== Segment start ==
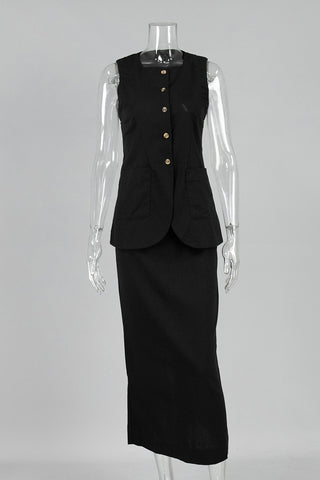 Button-Front Skirt Set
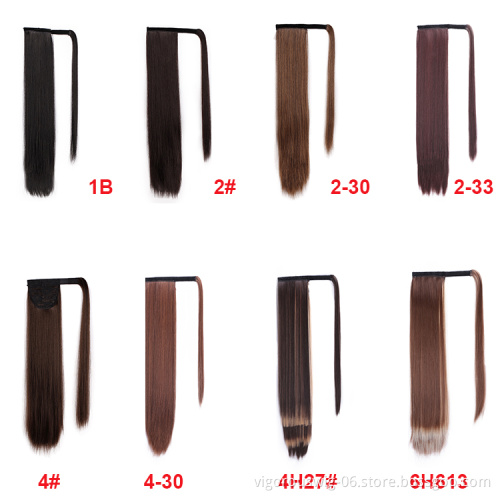 Vigorous Ponytail Extension Long Straight Wrap Around Clip in Hair Extension 22 inch Synthetic Hairpiece for Women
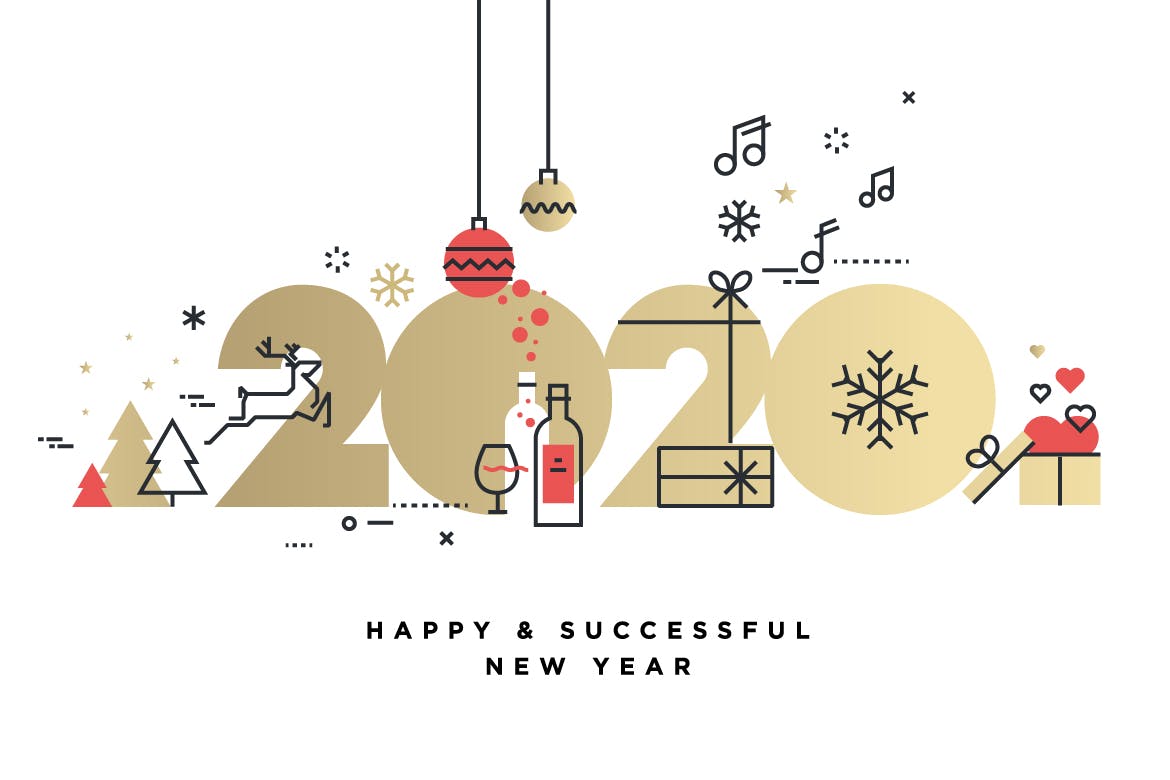 圣诞节&2020年新年主题创意数字矢量插画设计素材v2 Business Happy New Year 2020 greeting card插图1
== Segment end ==
What to do -
With images omitted, retype the data word for word.

Output for this task -
 Button-Front Skirt Set
 Vigorous Ponytail Extension Long Straight Wrap Around Clip in Hair Extension 22 inch Synthetic Hairpiece for Women
 圣诞节&2020年新年主题创意数字矢量插画设计素材v2 Business Happy New Year 2020 greeting card插图1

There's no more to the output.